## Exercise task
Count the lines in the records below that contain the string "strap", treating uppercase and lowercase as different. Reply with the number alone.

## Dataset

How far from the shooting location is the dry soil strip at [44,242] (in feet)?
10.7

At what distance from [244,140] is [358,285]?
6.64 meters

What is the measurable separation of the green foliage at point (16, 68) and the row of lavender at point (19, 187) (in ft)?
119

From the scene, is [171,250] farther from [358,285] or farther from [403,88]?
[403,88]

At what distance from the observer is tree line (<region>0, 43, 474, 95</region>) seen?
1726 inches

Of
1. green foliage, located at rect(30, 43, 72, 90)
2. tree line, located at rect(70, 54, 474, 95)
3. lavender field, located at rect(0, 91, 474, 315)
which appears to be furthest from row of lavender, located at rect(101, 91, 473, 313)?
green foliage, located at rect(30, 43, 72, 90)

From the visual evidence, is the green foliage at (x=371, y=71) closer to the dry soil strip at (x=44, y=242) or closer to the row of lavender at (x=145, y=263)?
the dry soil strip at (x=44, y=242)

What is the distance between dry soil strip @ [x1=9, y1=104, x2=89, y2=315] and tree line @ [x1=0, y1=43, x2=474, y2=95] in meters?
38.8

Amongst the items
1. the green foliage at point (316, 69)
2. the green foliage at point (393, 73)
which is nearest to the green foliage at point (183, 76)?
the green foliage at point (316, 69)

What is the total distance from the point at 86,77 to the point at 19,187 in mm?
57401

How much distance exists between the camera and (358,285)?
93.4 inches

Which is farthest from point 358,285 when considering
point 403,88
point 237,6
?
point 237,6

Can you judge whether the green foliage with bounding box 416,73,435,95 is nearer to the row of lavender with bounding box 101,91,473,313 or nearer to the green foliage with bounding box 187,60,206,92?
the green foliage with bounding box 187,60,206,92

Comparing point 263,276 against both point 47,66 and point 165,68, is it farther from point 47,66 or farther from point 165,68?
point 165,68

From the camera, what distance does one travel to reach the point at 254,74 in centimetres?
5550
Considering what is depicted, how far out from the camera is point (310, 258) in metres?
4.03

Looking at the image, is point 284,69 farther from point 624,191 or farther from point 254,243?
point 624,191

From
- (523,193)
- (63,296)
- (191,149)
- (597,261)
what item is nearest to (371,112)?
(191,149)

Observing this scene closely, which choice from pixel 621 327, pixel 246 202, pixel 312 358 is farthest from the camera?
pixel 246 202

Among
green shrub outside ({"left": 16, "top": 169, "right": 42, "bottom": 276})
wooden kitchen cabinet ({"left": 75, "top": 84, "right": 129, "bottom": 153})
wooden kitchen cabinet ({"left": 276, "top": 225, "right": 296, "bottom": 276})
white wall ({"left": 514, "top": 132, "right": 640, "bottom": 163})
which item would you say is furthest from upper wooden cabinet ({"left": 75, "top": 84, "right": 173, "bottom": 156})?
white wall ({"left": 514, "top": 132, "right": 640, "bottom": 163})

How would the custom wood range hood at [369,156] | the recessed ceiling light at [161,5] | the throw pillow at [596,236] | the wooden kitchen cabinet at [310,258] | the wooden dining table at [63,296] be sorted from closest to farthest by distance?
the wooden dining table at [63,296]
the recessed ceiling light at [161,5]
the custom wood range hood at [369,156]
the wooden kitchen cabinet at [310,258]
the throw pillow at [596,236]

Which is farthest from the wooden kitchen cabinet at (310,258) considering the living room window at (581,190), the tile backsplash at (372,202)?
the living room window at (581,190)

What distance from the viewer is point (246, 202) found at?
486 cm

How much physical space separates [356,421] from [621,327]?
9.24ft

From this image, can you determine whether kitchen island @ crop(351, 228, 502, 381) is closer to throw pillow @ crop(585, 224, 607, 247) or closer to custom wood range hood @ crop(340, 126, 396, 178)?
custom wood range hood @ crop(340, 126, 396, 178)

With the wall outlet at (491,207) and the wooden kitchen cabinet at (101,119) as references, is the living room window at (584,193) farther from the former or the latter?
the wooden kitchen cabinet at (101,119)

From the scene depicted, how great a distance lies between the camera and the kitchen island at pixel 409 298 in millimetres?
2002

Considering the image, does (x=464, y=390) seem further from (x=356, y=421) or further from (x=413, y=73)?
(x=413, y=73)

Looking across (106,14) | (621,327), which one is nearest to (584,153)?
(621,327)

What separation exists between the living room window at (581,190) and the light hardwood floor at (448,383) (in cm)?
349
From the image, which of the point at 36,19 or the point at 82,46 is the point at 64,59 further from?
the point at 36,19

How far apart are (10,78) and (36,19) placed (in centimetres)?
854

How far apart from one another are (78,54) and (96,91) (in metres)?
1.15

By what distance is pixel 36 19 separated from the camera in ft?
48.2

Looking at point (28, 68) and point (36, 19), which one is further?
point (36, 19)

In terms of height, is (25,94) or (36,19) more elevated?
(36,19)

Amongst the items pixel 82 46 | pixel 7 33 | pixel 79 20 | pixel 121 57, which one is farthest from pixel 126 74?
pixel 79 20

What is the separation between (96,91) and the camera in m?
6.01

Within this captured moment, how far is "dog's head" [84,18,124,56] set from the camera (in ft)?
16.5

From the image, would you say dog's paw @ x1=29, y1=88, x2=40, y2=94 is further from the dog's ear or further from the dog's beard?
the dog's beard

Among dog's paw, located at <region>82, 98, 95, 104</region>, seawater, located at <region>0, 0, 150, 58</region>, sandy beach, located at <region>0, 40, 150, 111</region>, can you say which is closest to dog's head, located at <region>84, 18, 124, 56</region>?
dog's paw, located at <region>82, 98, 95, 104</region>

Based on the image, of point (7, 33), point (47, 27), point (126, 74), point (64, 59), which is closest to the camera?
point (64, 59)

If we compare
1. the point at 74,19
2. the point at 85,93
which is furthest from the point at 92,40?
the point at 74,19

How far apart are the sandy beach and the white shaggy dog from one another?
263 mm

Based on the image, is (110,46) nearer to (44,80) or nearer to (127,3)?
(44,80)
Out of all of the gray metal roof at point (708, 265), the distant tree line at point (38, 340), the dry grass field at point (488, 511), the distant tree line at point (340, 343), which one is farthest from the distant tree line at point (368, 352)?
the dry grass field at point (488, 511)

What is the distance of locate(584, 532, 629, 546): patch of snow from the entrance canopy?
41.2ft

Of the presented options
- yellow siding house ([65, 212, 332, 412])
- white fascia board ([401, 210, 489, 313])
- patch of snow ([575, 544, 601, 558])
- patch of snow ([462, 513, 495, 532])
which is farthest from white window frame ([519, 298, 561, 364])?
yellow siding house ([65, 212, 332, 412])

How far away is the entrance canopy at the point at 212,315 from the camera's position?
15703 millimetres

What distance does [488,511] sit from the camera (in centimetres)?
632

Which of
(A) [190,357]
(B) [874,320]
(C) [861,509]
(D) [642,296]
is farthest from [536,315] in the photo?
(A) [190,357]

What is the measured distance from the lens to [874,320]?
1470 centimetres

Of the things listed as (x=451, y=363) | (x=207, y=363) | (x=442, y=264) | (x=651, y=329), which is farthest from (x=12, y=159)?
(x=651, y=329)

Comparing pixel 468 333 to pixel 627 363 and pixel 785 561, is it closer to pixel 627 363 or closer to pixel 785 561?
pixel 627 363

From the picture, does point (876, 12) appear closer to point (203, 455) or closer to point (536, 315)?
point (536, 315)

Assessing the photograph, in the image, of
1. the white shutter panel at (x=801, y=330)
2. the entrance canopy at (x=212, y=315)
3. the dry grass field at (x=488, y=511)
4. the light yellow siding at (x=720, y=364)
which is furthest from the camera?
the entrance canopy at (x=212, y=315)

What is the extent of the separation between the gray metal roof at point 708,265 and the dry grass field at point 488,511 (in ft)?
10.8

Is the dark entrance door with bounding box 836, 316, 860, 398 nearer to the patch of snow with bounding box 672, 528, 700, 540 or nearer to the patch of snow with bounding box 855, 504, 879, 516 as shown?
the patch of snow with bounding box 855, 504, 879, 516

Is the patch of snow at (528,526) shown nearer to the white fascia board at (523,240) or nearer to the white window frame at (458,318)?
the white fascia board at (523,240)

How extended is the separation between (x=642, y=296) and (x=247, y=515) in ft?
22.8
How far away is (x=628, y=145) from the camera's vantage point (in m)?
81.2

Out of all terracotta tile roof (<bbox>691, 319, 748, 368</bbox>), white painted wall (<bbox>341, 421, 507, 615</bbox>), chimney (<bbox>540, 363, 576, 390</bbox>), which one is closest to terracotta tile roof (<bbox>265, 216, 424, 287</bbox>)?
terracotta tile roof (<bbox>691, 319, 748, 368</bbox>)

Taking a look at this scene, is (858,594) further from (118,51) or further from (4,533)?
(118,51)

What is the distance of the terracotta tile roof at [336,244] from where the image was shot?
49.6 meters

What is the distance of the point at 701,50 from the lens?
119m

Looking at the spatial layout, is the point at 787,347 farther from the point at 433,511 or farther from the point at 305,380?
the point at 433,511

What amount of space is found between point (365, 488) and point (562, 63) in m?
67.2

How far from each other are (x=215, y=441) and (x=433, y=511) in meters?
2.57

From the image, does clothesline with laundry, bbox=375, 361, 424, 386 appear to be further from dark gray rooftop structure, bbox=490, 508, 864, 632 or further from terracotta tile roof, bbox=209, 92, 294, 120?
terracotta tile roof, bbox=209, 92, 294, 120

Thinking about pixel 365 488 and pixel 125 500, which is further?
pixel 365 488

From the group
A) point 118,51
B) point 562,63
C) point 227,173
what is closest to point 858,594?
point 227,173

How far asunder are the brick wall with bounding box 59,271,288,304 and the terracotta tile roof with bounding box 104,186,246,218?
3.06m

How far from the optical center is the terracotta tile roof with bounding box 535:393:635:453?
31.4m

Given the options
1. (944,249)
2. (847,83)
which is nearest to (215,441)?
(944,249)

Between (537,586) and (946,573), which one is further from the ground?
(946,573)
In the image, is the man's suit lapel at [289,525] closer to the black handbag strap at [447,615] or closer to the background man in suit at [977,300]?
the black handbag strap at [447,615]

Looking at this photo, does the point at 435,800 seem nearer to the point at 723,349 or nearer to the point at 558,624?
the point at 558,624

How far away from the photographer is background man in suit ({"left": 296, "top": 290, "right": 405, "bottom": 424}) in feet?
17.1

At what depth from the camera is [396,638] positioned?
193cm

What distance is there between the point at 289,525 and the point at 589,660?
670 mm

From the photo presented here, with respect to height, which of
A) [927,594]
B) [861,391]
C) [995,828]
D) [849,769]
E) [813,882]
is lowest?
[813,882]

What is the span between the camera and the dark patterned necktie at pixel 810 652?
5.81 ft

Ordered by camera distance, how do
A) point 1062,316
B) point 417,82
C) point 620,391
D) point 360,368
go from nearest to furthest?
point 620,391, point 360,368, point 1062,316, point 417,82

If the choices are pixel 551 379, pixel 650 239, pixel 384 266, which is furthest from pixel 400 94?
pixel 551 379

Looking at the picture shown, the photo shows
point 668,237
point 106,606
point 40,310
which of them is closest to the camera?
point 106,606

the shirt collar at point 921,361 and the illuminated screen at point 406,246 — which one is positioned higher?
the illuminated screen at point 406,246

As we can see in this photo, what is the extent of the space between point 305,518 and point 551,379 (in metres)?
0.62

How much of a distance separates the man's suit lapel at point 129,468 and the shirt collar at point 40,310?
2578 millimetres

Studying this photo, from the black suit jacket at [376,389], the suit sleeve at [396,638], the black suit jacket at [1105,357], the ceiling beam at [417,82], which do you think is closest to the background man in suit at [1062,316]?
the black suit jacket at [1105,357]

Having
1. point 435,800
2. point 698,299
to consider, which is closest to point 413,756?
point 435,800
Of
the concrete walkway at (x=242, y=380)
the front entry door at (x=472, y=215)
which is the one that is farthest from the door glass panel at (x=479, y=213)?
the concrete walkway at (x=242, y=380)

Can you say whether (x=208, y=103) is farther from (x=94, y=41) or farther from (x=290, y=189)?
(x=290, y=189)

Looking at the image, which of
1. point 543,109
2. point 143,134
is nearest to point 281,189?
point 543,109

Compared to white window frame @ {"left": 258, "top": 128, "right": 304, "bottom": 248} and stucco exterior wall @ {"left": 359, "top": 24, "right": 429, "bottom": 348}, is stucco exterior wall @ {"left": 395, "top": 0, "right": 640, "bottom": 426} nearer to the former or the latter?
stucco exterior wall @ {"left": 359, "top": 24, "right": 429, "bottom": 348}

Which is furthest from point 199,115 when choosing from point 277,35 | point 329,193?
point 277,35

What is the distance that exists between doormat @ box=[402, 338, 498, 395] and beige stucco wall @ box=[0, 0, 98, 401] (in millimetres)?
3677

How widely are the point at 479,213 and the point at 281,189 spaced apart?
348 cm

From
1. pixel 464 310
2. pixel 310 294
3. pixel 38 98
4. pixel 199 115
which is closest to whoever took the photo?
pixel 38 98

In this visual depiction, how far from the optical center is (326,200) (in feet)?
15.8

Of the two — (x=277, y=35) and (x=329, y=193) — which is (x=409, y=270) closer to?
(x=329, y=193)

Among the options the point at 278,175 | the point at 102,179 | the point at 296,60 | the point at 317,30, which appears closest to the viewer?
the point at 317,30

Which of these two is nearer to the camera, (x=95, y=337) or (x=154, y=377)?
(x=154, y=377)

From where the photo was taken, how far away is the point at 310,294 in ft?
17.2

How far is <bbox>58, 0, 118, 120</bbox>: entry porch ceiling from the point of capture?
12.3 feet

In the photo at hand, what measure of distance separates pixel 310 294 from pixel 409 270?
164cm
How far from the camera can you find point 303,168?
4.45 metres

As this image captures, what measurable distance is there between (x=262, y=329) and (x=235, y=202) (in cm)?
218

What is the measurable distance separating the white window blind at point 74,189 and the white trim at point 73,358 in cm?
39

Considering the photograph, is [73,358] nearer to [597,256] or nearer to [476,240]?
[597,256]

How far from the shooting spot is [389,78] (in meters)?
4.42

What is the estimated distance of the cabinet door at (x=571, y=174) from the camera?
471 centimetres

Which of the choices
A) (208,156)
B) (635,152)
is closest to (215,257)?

## Exercise solution
2